EXCERPTED PASSAGE -
Hello,
Is there a non-hacky way to programmatically retrieve a list of pairs of lower/upper bounds of the different acceptable dataset size categories.
I found that parsing the docstring from the huggingface_hub lib is getting the info but…
import requests
import re
def get_size_categories():
url = "https://raw.githubusercontent.com/huggingface/huggingface_hub/main/src/huggingface_hub/repocard_data.py"
response = requests.get(url)
content = response.text
pattern = r"size_categories.*?Options are: (.*?)\."
match = re.search(pattern, content, re.DOTALL)
if match:
categories_str = match.group(1)
categories = re.findall(r"'([^']*)'", categories_str)
return categories
else:
return []
size_categories = get_size_categories()
print(size_categories)
This returns :
['n<1K', '1K<n<10K', '10K<n<100K', '100K<n<1M', '1M<n<10M', '10M<n<100M', '100M<n<1B', '1B<n<10B', '10B<n<100B', '100B<n<1T', 'n>1T', 'other']
It is super dirty for 2 main reasons :
- it relies on the docstring to be right (and maintained)
- it requires further parsing to get the numerical bounds values (from human-friendly abbreviations with ‘K’, ‘T’, etc…)

INFORMATION PROVIDED -
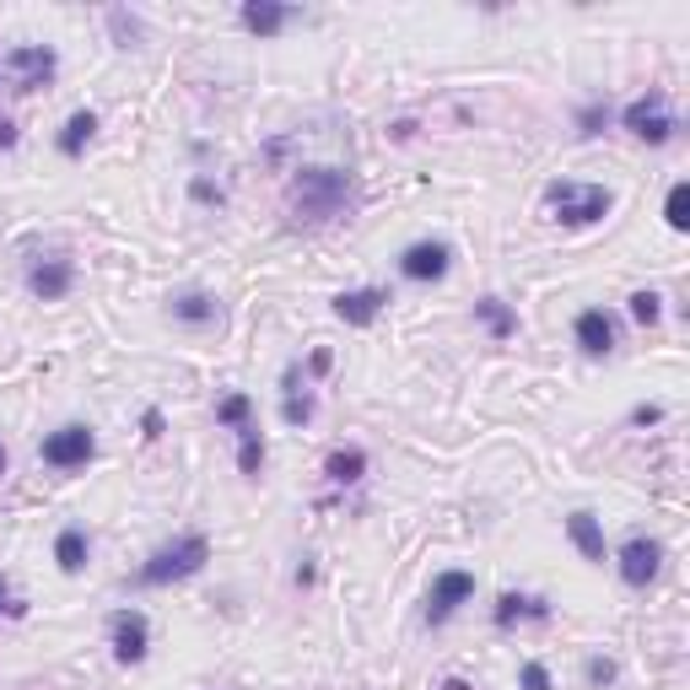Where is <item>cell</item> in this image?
<instances>
[{"instance_id":"9","label":"cell","mask_w":690,"mask_h":690,"mask_svg":"<svg viewBox=\"0 0 690 690\" xmlns=\"http://www.w3.org/2000/svg\"><path fill=\"white\" fill-rule=\"evenodd\" d=\"M448 270H453V244H448V238H421V244H410V249L399 253V275H405V281L432 286Z\"/></svg>"},{"instance_id":"15","label":"cell","mask_w":690,"mask_h":690,"mask_svg":"<svg viewBox=\"0 0 690 690\" xmlns=\"http://www.w3.org/2000/svg\"><path fill=\"white\" fill-rule=\"evenodd\" d=\"M566 540L577 545V556H582V562H593V566L610 562V545H604V523H599L593 512H582V507H577V512L566 518Z\"/></svg>"},{"instance_id":"34","label":"cell","mask_w":690,"mask_h":690,"mask_svg":"<svg viewBox=\"0 0 690 690\" xmlns=\"http://www.w3.org/2000/svg\"><path fill=\"white\" fill-rule=\"evenodd\" d=\"M16 140H22V135H16V125H11V120H5V114H0V151H11V146H16Z\"/></svg>"},{"instance_id":"16","label":"cell","mask_w":690,"mask_h":690,"mask_svg":"<svg viewBox=\"0 0 690 690\" xmlns=\"http://www.w3.org/2000/svg\"><path fill=\"white\" fill-rule=\"evenodd\" d=\"M572 335H577V346L588 357H610L615 351V318L604 314V308H582L577 324H572Z\"/></svg>"},{"instance_id":"25","label":"cell","mask_w":690,"mask_h":690,"mask_svg":"<svg viewBox=\"0 0 690 690\" xmlns=\"http://www.w3.org/2000/svg\"><path fill=\"white\" fill-rule=\"evenodd\" d=\"M610 120H615V114H610V103H604V98H593V103H582V109H577V135L588 140V135L610 129Z\"/></svg>"},{"instance_id":"27","label":"cell","mask_w":690,"mask_h":690,"mask_svg":"<svg viewBox=\"0 0 690 690\" xmlns=\"http://www.w3.org/2000/svg\"><path fill=\"white\" fill-rule=\"evenodd\" d=\"M626 308H631V318H636L642 329H653V324L664 318V297H658V292H631Z\"/></svg>"},{"instance_id":"26","label":"cell","mask_w":690,"mask_h":690,"mask_svg":"<svg viewBox=\"0 0 690 690\" xmlns=\"http://www.w3.org/2000/svg\"><path fill=\"white\" fill-rule=\"evenodd\" d=\"M109 33H114L120 49H135V44H140V16H129L125 5H114V11H109Z\"/></svg>"},{"instance_id":"3","label":"cell","mask_w":690,"mask_h":690,"mask_svg":"<svg viewBox=\"0 0 690 690\" xmlns=\"http://www.w3.org/2000/svg\"><path fill=\"white\" fill-rule=\"evenodd\" d=\"M545 211L562 222V227H593L615 211V194L604 184H582V179H556L545 184Z\"/></svg>"},{"instance_id":"20","label":"cell","mask_w":690,"mask_h":690,"mask_svg":"<svg viewBox=\"0 0 690 690\" xmlns=\"http://www.w3.org/2000/svg\"><path fill=\"white\" fill-rule=\"evenodd\" d=\"M324 475H329L335 486H357V480L367 475V453H362V448H335V453L324 459Z\"/></svg>"},{"instance_id":"35","label":"cell","mask_w":690,"mask_h":690,"mask_svg":"<svg viewBox=\"0 0 690 690\" xmlns=\"http://www.w3.org/2000/svg\"><path fill=\"white\" fill-rule=\"evenodd\" d=\"M308 373H314V377L329 373V351H314V357H308Z\"/></svg>"},{"instance_id":"10","label":"cell","mask_w":690,"mask_h":690,"mask_svg":"<svg viewBox=\"0 0 690 690\" xmlns=\"http://www.w3.org/2000/svg\"><path fill=\"white\" fill-rule=\"evenodd\" d=\"M475 599V577L470 572H438L432 577V593H427V626H442V621H453L459 615V604H470Z\"/></svg>"},{"instance_id":"30","label":"cell","mask_w":690,"mask_h":690,"mask_svg":"<svg viewBox=\"0 0 690 690\" xmlns=\"http://www.w3.org/2000/svg\"><path fill=\"white\" fill-rule=\"evenodd\" d=\"M189 200H194V205H222V200H227V189L211 184V179H189Z\"/></svg>"},{"instance_id":"13","label":"cell","mask_w":690,"mask_h":690,"mask_svg":"<svg viewBox=\"0 0 690 690\" xmlns=\"http://www.w3.org/2000/svg\"><path fill=\"white\" fill-rule=\"evenodd\" d=\"M329 308H335V318H340V324H351V329H367V324H373V318L388 308V286H357V292H340Z\"/></svg>"},{"instance_id":"23","label":"cell","mask_w":690,"mask_h":690,"mask_svg":"<svg viewBox=\"0 0 690 690\" xmlns=\"http://www.w3.org/2000/svg\"><path fill=\"white\" fill-rule=\"evenodd\" d=\"M253 416V399L249 394H227L222 405H216V427H227V432H244Z\"/></svg>"},{"instance_id":"22","label":"cell","mask_w":690,"mask_h":690,"mask_svg":"<svg viewBox=\"0 0 690 690\" xmlns=\"http://www.w3.org/2000/svg\"><path fill=\"white\" fill-rule=\"evenodd\" d=\"M475 318H480V324L491 329V340H507V335H518V314L507 308L502 297H480V303H475Z\"/></svg>"},{"instance_id":"29","label":"cell","mask_w":690,"mask_h":690,"mask_svg":"<svg viewBox=\"0 0 690 690\" xmlns=\"http://www.w3.org/2000/svg\"><path fill=\"white\" fill-rule=\"evenodd\" d=\"M582 675H588V686H610L621 669H615V658H604V653H593L588 664H582Z\"/></svg>"},{"instance_id":"4","label":"cell","mask_w":690,"mask_h":690,"mask_svg":"<svg viewBox=\"0 0 690 690\" xmlns=\"http://www.w3.org/2000/svg\"><path fill=\"white\" fill-rule=\"evenodd\" d=\"M0 70L11 76L16 92H44L55 81V70H60V55L49 44H16V49L0 55Z\"/></svg>"},{"instance_id":"6","label":"cell","mask_w":690,"mask_h":690,"mask_svg":"<svg viewBox=\"0 0 690 690\" xmlns=\"http://www.w3.org/2000/svg\"><path fill=\"white\" fill-rule=\"evenodd\" d=\"M92 453H98V438H92V427H81V421H70V427H60V432H49V438L38 442V459H44L49 470H87Z\"/></svg>"},{"instance_id":"2","label":"cell","mask_w":690,"mask_h":690,"mask_svg":"<svg viewBox=\"0 0 690 690\" xmlns=\"http://www.w3.org/2000/svg\"><path fill=\"white\" fill-rule=\"evenodd\" d=\"M211 562V540L205 534H179L168 540L162 551H151L146 562L135 566V588H173V582H189L200 577Z\"/></svg>"},{"instance_id":"32","label":"cell","mask_w":690,"mask_h":690,"mask_svg":"<svg viewBox=\"0 0 690 690\" xmlns=\"http://www.w3.org/2000/svg\"><path fill=\"white\" fill-rule=\"evenodd\" d=\"M162 432H168V416H162V410L151 405V410L140 416V438H146V442H157V438H162Z\"/></svg>"},{"instance_id":"38","label":"cell","mask_w":690,"mask_h":690,"mask_svg":"<svg viewBox=\"0 0 690 690\" xmlns=\"http://www.w3.org/2000/svg\"><path fill=\"white\" fill-rule=\"evenodd\" d=\"M0 475H5V448H0Z\"/></svg>"},{"instance_id":"7","label":"cell","mask_w":690,"mask_h":690,"mask_svg":"<svg viewBox=\"0 0 690 690\" xmlns=\"http://www.w3.org/2000/svg\"><path fill=\"white\" fill-rule=\"evenodd\" d=\"M615 572H621L626 588H653L658 572H664V545L653 534H631L626 545L615 551Z\"/></svg>"},{"instance_id":"1","label":"cell","mask_w":690,"mask_h":690,"mask_svg":"<svg viewBox=\"0 0 690 690\" xmlns=\"http://www.w3.org/2000/svg\"><path fill=\"white\" fill-rule=\"evenodd\" d=\"M351 173H340V168H297V179H292V194H286V211H292V222H303V227H324V222H335L346 205H351Z\"/></svg>"},{"instance_id":"37","label":"cell","mask_w":690,"mask_h":690,"mask_svg":"<svg viewBox=\"0 0 690 690\" xmlns=\"http://www.w3.org/2000/svg\"><path fill=\"white\" fill-rule=\"evenodd\" d=\"M442 690H475V686H470V680H459V675H453V680H442Z\"/></svg>"},{"instance_id":"17","label":"cell","mask_w":690,"mask_h":690,"mask_svg":"<svg viewBox=\"0 0 690 690\" xmlns=\"http://www.w3.org/2000/svg\"><path fill=\"white\" fill-rule=\"evenodd\" d=\"M491 621L502 631H512L518 621H551V604H545L540 593H502L497 610H491Z\"/></svg>"},{"instance_id":"31","label":"cell","mask_w":690,"mask_h":690,"mask_svg":"<svg viewBox=\"0 0 690 690\" xmlns=\"http://www.w3.org/2000/svg\"><path fill=\"white\" fill-rule=\"evenodd\" d=\"M518 686H523V690H551V669H545V664H523Z\"/></svg>"},{"instance_id":"21","label":"cell","mask_w":690,"mask_h":690,"mask_svg":"<svg viewBox=\"0 0 690 690\" xmlns=\"http://www.w3.org/2000/svg\"><path fill=\"white\" fill-rule=\"evenodd\" d=\"M264 459H270V448H264V432L259 427H244L238 432V475H249V480H259L264 475Z\"/></svg>"},{"instance_id":"28","label":"cell","mask_w":690,"mask_h":690,"mask_svg":"<svg viewBox=\"0 0 690 690\" xmlns=\"http://www.w3.org/2000/svg\"><path fill=\"white\" fill-rule=\"evenodd\" d=\"M281 421L286 427H308L314 421V394H286L281 399Z\"/></svg>"},{"instance_id":"33","label":"cell","mask_w":690,"mask_h":690,"mask_svg":"<svg viewBox=\"0 0 690 690\" xmlns=\"http://www.w3.org/2000/svg\"><path fill=\"white\" fill-rule=\"evenodd\" d=\"M664 421V405H636L631 410V427H658Z\"/></svg>"},{"instance_id":"24","label":"cell","mask_w":690,"mask_h":690,"mask_svg":"<svg viewBox=\"0 0 690 690\" xmlns=\"http://www.w3.org/2000/svg\"><path fill=\"white\" fill-rule=\"evenodd\" d=\"M664 222L675 227V233H686L690 227V184L680 179V184H669V200H664Z\"/></svg>"},{"instance_id":"14","label":"cell","mask_w":690,"mask_h":690,"mask_svg":"<svg viewBox=\"0 0 690 690\" xmlns=\"http://www.w3.org/2000/svg\"><path fill=\"white\" fill-rule=\"evenodd\" d=\"M168 318L184 324V329H211V324H222V303H216L211 292L189 286V292H173V297H168Z\"/></svg>"},{"instance_id":"18","label":"cell","mask_w":690,"mask_h":690,"mask_svg":"<svg viewBox=\"0 0 690 690\" xmlns=\"http://www.w3.org/2000/svg\"><path fill=\"white\" fill-rule=\"evenodd\" d=\"M92 135H98V114H92V109H76V114L60 125L55 146H60V157H70V162H76V157L92 146Z\"/></svg>"},{"instance_id":"12","label":"cell","mask_w":690,"mask_h":690,"mask_svg":"<svg viewBox=\"0 0 690 690\" xmlns=\"http://www.w3.org/2000/svg\"><path fill=\"white\" fill-rule=\"evenodd\" d=\"M70 286H76V264H70L65 253H55V259H38V264L27 270V292H33V297H44V303H60V297H70Z\"/></svg>"},{"instance_id":"5","label":"cell","mask_w":690,"mask_h":690,"mask_svg":"<svg viewBox=\"0 0 690 690\" xmlns=\"http://www.w3.org/2000/svg\"><path fill=\"white\" fill-rule=\"evenodd\" d=\"M621 125L636 135V140H647V146H664V140H675V114H669V98L664 92H642V98H631L626 109H621Z\"/></svg>"},{"instance_id":"8","label":"cell","mask_w":690,"mask_h":690,"mask_svg":"<svg viewBox=\"0 0 690 690\" xmlns=\"http://www.w3.org/2000/svg\"><path fill=\"white\" fill-rule=\"evenodd\" d=\"M109 642H114V658L135 669V664H146V653H151V621L140 615V610H114L109 615Z\"/></svg>"},{"instance_id":"19","label":"cell","mask_w":690,"mask_h":690,"mask_svg":"<svg viewBox=\"0 0 690 690\" xmlns=\"http://www.w3.org/2000/svg\"><path fill=\"white\" fill-rule=\"evenodd\" d=\"M87 556H92V540H87V529H60V534H55V562H60L65 577L87 572Z\"/></svg>"},{"instance_id":"36","label":"cell","mask_w":690,"mask_h":690,"mask_svg":"<svg viewBox=\"0 0 690 690\" xmlns=\"http://www.w3.org/2000/svg\"><path fill=\"white\" fill-rule=\"evenodd\" d=\"M0 615H22V604H11V588L0 582Z\"/></svg>"},{"instance_id":"11","label":"cell","mask_w":690,"mask_h":690,"mask_svg":"<svg viewBox=\"0 0 690 690\" xmlns=\"http://www.w3.org/2000/svg\"><path fill=\"white\" fill-rule=\"evenodd\" d=\"M297 16H303V11H297V5H281V0H244V5H238V22H244V33H253V38H275V33H286Z\"/></svg>"}]
</instances>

AIM OF THE EXERCISE - Summarize the post about dataset size categories in two sentences. The material was drawn from a separate source.

WRITTEN SOLUTION - The poster asks for a non-hacky way to programmatically retrieve the lower and upper bounds of the acceptable dataset size categories, and shares code that gets the category list by parsing a docstring from the huggingface_hub library. The poster calls this approach super dirty because it relies on the docstring being right and maintained, and because it needs further parsing to turn abbreviations like 'K' and 'T' into numerical bounds.